**Material supplied**
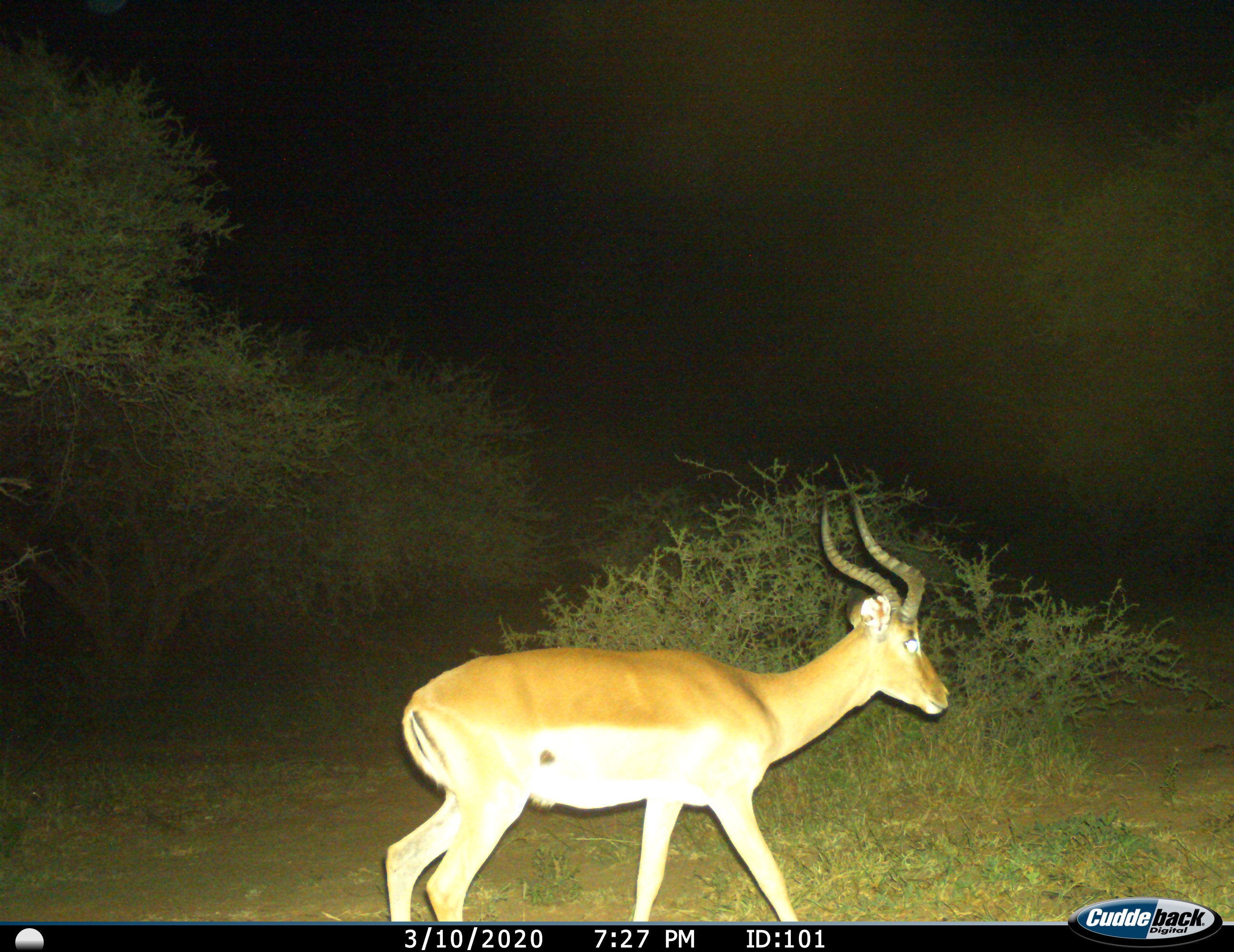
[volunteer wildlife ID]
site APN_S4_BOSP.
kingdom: Animalia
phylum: Chordata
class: Mammalia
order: Artiodactyla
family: Bovidae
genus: Aepyceros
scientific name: Aepyceros melampus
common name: impala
Impala (Aepyceros melampus), count 1. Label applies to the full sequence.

**Exercise instructions**
Images are not part of the copy. Everything else in the records must be reproduced exactly.

**Solution to the problem**
[volunteer wildlife ID]
site APN_S4_BOSP.
kingdom: Animalia
phylum: Chordata
class: Mammalia
order: Artiodactyla
family: Bovidae
genus: Aepyceros
scientific name: Aepyceros melampus
common name: impala
Impala (Aepyceros melampus), count 1. Label applies to the full sequence.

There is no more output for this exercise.